El cónyuge o el concubino de la víctima de homicidio; los hijos menores de la víctima y los hijos de la víctima mayores de 18 años, solteros y que estén incapacitados para todo trabajo serán los beneficiados con esa pensión.

Y en caso de persona quede incapacitada para trabajar, el beneficiado es la propia persona que, víctima de los delitos de rapiña, secuestro o copamiento, resultó incapacitada. Según el Banco de Previsión Social, anualmente el Estado destina US$ 1.500.000 a la protección de víctimas de delitos.

Sedes para familiares

Mujeres de Negro y la Asociación de Familiares y Víctimas de la Delincuencia recibieron del Banco de Previsión Social y del Ministerio del Interior, en comodato, un local en Montevideo donde instalaron sus sedes. Uruguay es innovadora a nivel mundial en atención a víctimas de hechos violentos.
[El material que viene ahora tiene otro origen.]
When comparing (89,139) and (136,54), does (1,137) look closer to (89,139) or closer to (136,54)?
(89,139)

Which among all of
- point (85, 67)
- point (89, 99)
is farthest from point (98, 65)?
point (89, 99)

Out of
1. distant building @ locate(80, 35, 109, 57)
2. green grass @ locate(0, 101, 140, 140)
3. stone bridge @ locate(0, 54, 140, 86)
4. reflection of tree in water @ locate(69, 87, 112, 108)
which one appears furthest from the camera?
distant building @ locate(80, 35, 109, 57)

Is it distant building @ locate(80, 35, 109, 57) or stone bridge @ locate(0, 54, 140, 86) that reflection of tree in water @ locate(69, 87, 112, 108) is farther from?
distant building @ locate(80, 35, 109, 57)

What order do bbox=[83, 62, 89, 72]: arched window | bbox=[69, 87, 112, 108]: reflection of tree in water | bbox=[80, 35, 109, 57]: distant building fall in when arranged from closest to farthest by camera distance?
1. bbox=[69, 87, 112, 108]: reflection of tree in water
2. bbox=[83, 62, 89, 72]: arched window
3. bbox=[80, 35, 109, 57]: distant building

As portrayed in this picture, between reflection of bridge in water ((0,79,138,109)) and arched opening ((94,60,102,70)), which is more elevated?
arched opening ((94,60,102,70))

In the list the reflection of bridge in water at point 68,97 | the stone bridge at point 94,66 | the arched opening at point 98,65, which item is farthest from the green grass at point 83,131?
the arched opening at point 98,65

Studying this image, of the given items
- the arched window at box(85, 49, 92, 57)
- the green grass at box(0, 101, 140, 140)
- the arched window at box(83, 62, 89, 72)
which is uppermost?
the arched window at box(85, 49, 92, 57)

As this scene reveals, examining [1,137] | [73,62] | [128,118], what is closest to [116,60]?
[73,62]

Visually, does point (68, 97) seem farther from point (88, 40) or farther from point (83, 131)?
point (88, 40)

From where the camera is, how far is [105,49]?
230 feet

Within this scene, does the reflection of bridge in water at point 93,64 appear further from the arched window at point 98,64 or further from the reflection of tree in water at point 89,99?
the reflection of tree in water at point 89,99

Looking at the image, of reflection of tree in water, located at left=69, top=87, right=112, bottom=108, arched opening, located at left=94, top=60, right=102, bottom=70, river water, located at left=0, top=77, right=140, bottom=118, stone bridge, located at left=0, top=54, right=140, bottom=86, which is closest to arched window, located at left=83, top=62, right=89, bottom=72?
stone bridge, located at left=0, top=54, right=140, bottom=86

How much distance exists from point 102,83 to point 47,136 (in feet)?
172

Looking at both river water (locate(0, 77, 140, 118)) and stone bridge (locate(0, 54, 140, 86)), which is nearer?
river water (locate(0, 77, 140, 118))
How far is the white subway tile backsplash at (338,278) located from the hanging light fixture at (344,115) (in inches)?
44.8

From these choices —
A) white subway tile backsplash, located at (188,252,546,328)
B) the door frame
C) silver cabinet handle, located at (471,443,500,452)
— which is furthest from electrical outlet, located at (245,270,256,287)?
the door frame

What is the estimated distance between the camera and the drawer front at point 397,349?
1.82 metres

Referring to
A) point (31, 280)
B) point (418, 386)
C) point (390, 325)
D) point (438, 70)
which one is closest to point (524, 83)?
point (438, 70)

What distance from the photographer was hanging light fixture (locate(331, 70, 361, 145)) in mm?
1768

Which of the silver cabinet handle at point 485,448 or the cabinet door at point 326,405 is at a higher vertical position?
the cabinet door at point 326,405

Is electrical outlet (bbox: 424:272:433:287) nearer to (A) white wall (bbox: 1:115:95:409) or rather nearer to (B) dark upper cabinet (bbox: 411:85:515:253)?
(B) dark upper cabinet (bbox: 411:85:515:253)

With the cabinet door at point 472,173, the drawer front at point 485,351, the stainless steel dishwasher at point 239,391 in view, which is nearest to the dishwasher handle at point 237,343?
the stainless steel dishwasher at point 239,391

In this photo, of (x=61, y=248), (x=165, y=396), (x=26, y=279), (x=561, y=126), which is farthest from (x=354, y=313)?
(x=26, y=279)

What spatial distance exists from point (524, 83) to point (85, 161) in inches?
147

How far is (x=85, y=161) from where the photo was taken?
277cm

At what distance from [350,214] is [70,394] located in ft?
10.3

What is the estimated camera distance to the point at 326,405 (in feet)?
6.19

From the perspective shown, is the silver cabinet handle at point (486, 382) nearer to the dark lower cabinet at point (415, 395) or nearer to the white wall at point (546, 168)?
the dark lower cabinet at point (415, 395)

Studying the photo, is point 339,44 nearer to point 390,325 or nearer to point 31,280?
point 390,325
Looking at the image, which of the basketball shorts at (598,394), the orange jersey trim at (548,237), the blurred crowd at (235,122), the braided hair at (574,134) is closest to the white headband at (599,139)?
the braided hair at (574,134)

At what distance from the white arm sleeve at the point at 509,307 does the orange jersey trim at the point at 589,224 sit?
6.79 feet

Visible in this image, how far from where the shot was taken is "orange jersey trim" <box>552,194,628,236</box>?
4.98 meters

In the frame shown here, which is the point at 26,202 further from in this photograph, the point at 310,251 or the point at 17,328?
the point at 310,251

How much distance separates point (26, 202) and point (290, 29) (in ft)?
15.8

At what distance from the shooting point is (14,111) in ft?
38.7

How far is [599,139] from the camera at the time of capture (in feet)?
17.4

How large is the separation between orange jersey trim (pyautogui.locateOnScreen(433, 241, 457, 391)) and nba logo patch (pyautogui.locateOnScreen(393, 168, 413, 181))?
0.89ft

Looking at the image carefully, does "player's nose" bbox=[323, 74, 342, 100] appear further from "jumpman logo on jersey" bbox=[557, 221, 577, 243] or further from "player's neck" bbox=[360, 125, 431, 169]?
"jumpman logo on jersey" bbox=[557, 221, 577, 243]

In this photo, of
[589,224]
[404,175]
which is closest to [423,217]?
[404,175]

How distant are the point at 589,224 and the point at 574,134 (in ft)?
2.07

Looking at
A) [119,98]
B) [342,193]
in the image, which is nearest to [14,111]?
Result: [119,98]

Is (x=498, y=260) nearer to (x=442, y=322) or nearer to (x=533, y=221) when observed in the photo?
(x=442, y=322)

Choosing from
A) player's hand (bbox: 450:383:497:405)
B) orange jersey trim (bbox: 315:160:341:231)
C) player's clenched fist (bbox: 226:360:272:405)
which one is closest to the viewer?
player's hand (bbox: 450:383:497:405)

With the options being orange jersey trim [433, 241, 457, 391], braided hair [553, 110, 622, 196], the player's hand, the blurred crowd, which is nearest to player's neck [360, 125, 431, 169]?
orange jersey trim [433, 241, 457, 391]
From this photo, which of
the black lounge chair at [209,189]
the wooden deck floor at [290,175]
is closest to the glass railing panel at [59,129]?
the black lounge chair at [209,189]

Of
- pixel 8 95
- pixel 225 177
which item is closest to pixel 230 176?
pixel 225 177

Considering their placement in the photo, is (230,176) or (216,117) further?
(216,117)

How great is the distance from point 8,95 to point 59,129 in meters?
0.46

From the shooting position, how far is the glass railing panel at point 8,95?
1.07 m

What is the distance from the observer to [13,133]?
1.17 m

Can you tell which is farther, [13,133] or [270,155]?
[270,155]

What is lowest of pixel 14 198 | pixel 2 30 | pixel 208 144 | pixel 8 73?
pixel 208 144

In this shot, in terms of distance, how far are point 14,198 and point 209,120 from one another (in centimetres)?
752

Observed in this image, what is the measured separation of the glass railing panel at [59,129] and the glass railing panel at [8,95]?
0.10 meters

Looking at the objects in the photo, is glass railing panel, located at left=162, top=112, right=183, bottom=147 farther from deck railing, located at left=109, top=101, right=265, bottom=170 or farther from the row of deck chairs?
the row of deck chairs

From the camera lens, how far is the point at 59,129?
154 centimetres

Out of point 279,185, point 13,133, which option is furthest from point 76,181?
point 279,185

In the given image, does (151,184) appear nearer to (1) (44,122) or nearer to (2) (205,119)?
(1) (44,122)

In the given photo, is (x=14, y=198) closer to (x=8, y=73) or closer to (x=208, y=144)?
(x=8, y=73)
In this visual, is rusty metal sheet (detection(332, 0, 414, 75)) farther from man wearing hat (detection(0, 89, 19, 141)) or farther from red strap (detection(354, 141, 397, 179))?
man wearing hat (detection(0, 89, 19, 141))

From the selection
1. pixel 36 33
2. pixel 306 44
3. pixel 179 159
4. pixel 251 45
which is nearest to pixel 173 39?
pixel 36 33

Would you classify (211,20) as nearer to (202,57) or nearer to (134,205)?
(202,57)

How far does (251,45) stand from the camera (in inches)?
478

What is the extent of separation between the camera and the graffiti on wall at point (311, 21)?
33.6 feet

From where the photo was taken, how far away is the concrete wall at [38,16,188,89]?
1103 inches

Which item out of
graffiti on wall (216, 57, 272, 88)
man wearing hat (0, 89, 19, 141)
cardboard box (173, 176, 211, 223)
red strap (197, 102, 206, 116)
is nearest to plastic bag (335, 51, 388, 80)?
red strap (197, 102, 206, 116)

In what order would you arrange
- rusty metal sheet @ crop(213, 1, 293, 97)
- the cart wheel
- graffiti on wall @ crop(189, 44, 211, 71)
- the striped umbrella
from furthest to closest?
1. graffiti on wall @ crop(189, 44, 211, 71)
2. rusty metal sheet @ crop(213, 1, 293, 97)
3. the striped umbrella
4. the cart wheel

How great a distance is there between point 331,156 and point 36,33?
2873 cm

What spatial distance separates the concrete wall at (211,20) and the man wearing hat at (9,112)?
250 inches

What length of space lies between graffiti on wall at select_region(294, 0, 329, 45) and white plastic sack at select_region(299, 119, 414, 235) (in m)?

La legislatura contiene actualmente dos leyes referidas a temas que amparan a 339 personas, en las que el Estado uruguayo invierte 1.500.000 dólares por año.

El local donde funcionan las organizaciones “Mujeres de Negro” y Asociación de Familiares Víctimas de la Delincuencia, fue refaccionado por privados de libertad, operadores penitenciarios y policías. Se encuentra en Gral. Flores 2419.

El monto de la pensión ronda los 16 mil pesos. En el caso de personas viudas o concubinas con más de 40 años al momento del fallecimiento de la víctima, el cobro es vitalicio. Si tienen entre 30 y 39 años, se les paga durante 5 años y si tienen menos de 30 años reciben la prestación durante 2 años. Los menores de edad cobran hasta los 21 años y los mayores de edad discapacitados en forma vitalicia.

EL DATO

“Violencia extrema”

La propuesta del centro de atención a las víctimas de la violencia y del delito, creado por el artículo 19 de una ley sancionada en el año 2005, apunta a la necesidad de contar con espacios interinstitucionales para la coordinación, especialización e intercambio de conocimiento en el área psicosocial, a los efectos de la elaboración de protocolos de orientación, contención y tratamiento de las personas que hayan sufrido hechos delictivos enmarcados en la llamada “violencia extrema”.

El gobierno entendió que la creación de esta nueva dependencia “se hace imperiosa” para elaborar estrategias conjuntas para disminuir los factores de riesgo asociados a la desprotección” y así “estudiar las distintas variables para reducir los procesos de victimización secundaria”.